One of America’s leading authorities on education finance, Rutgers University’s Bruce Baker, reviewed the 2013-14 report for the National Education Policy Center. In the introduction, Professor Baker wrote,

“A district’s expenditure can be a charter’s revenue, since charter funding is in most states and districts received by pass-through from district funding, and districts often retain responsibility for direct provision of services to charter  school students—a reality that the report entirely ignores when applying its resource-comparison framework. In addition, the report suffers from alarmingly vague documentation regarding data sources and methodologies, and it constructs entirely inappropriate comparisons of student population characteristics. Simply put, the findings and conclusions of the study are not valid or useful.” (Emphasis added)

Professor Baker noted that the report’s authors knew about their errors because “these issues have been extensively explored for decades and are fundamental and long-accepted components of virtually every state’s finance system.” He also pointed out that he and other critics have previously highlighted these flaws in papers produced by the same authors. This was the genesis of the “specious denominators.”

Baker addressed using the paper’s data for return on Investment claims,

“In only a handful of states are the majority of charter schools ostensibly fully fiscally independent of local public districts. This core problem invalidates all findings and conclusions of the study, and if left unaddressed would invalidate any subsequent ‘return on investment’ comparisons.

The Authors

Corey A. DeAngelis is the national director of research at the American Federation for Children (DeVos), the executive director at the Educational Freedom Institute (Friedman), an adjunct scholar at Cato Institute (Koch), and a senior fellow at Reason Foundation. He was named on the Forbes 30 Under 30 list for his work on education policy and received the Buckley Award from America’s Future in 2020.
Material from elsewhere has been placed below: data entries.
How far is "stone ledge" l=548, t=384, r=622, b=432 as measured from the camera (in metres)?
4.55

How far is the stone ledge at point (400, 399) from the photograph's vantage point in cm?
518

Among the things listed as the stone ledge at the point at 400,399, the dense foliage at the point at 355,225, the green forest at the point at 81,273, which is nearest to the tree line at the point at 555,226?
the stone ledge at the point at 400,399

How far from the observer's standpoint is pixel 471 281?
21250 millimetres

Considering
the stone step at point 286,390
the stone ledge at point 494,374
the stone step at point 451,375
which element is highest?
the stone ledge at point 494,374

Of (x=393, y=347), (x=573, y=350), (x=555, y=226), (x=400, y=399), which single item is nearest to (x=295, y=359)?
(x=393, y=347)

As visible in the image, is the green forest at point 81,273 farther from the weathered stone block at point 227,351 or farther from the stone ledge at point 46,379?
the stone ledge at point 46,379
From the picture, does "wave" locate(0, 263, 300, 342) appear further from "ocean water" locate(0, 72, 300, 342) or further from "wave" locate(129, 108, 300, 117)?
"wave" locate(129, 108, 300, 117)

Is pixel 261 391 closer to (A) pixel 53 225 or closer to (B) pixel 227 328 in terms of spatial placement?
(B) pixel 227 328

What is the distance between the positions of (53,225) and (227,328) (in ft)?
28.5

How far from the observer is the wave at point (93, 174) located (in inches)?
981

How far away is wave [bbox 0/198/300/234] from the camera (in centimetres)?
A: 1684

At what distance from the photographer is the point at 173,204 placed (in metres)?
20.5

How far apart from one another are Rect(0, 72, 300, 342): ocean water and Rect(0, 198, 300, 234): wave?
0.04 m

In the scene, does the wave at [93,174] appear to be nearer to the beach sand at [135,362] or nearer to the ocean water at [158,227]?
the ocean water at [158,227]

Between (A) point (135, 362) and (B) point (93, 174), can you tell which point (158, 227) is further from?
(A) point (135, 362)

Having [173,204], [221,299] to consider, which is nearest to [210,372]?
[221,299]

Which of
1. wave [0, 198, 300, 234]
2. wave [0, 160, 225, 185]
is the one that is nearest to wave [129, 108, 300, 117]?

Patrick J. Wolf is principal investigator of the School Choice Demonstration Project where he has led or is leading major studies of school choice initiatives including longitudinal evaluations of school voucher programs in Washington, DC; Milwaukee, WI; and the state of Louisiana.

Cassidy Syftestad is a Doctoral Academy Fellow, Department of Education Reform at the University of Arkansas. Her previous experience includes working at the Koch Institute, the Heritage Foundation, the Heartland Institute and Hillsdale College.

Larry D. Maloney is president of Aspire Consulting.

Jay F. May is founder of and senior consultant for EduAnalytics.